**FOR IMMEDIATE RELEASE**
April 11, 2012
Contact: Aja Worthy-Davis at (212) 788-7081
Council Member Letitia James Comments On Charges Against George Zimmerman
(New York, NY)— On April 11, 2012, Florida special prosecutor Angela Corey announced the state’s intention to charge George Zimmerman for murder in the second degree, in relation to the shooting death of unarmed teen Trayvon Martin. Zimmerman recently surrendered to the Florida State Department of Law Enforcement. Previously, elected officials and social justice advocates nationwide criticized the fact that Mr. Zimmerman remained outside of police custody, with no criminal charges laid against him despite overwhelming evidence.

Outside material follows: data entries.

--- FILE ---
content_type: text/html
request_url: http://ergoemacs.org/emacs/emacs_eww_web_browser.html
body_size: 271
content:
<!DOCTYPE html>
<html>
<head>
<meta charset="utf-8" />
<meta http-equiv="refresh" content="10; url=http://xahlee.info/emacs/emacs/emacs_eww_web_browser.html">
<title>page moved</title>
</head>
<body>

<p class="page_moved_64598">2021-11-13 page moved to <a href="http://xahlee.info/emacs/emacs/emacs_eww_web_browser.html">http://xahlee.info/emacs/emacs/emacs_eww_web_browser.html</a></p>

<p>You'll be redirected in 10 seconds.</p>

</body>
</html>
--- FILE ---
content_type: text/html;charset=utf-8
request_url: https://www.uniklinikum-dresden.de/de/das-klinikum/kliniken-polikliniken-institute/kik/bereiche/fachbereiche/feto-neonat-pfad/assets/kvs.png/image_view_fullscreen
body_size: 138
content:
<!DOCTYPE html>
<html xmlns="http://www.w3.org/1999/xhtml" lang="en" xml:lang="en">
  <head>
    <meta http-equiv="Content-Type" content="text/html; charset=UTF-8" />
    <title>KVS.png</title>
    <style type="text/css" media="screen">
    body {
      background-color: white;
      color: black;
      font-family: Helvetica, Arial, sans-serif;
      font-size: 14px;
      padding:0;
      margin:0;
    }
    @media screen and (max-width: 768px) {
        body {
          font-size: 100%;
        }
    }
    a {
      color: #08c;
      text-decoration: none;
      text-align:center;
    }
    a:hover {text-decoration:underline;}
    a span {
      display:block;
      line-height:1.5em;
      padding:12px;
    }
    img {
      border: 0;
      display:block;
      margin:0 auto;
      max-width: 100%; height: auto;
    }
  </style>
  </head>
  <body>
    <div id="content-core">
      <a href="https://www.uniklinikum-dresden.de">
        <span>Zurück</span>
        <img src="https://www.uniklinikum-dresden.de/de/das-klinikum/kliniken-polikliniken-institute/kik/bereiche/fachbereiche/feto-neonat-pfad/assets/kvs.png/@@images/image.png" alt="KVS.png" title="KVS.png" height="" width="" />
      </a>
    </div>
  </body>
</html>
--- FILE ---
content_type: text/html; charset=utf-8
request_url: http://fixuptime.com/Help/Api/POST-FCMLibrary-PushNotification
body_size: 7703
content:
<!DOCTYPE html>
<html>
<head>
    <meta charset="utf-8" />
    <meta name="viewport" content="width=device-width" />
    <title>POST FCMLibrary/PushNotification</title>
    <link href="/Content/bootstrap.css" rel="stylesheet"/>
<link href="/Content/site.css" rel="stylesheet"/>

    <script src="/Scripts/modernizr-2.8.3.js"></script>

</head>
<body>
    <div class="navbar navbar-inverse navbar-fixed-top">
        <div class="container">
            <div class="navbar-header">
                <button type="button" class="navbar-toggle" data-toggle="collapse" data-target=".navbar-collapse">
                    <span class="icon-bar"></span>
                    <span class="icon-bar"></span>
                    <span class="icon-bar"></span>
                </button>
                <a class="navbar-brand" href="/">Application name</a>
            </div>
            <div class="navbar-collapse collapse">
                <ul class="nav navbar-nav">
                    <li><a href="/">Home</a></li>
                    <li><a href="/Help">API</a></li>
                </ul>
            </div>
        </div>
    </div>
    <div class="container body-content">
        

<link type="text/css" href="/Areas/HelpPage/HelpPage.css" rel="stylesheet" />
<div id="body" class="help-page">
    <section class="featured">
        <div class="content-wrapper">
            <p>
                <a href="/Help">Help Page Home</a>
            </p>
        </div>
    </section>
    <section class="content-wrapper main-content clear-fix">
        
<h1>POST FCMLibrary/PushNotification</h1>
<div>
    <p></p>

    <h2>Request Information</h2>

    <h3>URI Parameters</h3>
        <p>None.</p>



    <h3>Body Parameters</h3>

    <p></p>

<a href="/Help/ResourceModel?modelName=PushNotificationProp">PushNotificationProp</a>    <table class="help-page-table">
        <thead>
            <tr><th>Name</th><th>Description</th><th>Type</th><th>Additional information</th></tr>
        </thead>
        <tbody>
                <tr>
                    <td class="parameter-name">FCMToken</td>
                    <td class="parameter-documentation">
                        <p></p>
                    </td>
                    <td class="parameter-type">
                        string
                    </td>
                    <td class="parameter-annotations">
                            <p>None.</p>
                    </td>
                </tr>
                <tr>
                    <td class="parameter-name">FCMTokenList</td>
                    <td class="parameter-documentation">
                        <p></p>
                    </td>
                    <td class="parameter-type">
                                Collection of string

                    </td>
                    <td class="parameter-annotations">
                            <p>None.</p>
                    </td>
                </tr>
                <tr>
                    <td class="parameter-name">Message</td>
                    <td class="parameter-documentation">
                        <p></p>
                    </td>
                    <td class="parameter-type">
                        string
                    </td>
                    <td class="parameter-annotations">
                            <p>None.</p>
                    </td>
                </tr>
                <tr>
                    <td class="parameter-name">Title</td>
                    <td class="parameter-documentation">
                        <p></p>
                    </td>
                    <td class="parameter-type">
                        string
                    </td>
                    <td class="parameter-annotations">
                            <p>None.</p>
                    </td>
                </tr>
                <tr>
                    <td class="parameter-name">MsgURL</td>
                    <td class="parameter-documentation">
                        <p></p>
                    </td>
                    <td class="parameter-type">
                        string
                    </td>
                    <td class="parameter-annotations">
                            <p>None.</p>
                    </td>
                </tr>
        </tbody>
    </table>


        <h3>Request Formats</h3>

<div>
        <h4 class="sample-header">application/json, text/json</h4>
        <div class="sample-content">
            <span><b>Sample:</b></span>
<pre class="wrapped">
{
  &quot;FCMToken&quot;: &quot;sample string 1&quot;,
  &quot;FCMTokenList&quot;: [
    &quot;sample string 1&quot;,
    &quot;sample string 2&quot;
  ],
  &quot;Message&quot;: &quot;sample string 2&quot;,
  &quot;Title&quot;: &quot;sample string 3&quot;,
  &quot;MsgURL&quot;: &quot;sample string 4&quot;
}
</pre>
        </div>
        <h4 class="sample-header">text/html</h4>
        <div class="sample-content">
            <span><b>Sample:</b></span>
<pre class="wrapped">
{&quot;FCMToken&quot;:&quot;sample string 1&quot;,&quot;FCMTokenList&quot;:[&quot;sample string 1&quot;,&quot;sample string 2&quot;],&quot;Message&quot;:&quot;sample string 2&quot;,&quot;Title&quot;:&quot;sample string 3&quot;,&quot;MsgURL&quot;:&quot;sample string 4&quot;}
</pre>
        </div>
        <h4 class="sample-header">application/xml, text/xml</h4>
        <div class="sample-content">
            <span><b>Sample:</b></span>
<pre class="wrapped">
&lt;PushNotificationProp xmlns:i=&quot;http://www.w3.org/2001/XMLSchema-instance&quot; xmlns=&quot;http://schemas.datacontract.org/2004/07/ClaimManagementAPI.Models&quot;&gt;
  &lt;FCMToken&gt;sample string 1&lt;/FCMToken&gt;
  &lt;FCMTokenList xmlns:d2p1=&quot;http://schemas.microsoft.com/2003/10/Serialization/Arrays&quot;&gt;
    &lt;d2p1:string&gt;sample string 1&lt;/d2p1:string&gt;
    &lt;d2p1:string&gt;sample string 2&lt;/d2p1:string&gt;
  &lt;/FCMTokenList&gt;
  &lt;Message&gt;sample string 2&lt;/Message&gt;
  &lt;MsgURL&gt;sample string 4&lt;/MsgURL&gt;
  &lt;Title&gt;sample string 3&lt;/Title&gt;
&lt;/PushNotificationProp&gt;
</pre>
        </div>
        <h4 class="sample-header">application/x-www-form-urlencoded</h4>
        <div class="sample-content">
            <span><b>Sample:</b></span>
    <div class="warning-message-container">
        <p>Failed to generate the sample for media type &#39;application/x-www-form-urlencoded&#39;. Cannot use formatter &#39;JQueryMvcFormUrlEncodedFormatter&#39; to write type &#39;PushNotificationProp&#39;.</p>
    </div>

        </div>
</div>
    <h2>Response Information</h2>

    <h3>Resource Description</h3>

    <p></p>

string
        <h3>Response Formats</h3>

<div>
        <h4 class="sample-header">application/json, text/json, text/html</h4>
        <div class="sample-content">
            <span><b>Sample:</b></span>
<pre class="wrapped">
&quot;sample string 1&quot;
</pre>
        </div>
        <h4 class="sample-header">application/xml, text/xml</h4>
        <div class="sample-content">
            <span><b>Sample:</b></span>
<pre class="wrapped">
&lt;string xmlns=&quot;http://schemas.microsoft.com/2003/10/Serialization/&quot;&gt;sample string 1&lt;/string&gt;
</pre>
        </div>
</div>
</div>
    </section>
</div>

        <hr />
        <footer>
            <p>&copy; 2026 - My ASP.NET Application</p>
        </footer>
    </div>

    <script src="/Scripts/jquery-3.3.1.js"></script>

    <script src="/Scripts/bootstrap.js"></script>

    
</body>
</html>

The tragic murder of Trayvon Martin has struck a chord with many Americans. On March 28, 2012, Council Members Letitia James and Melissa Mark Viverito held a press conference on the steps of City Hall calling for justice for Trayvon, and harsh criticism of ‘Stand Your Ground’ laws nationwide. That same day, the City Council put forth a resolution condemning the senseless shooting of Trayvon, and the inadequate investigation that followed. There have also been a number of similar demonstrations in New York City churches and public parks in the past month.
“What happened to Trayvon was a senseless tragedy,” said Council Member Letitia James. “However, it has begun a national conversation around gun control, racism, and the many faces of violence. The overt and covert ways in which we as a society label young Black men as ‘threatening’ must stop. It is important to recognize that reckless vigilantism is a threat to the safety of us all, and we must adopt a no-tolerance approach. I again extend my condolences to Tracy Martin and Sybrina Fulton over the loss of their son, and I commend the Florida state special prosecutors on their handling of the case.”
The wearing of a hooded sweatshirt (in reference to the clothing Trayvon was wearing when he died) has become a symbol of anti-violence and social justice; and a call for the end of the demonization of young men of color.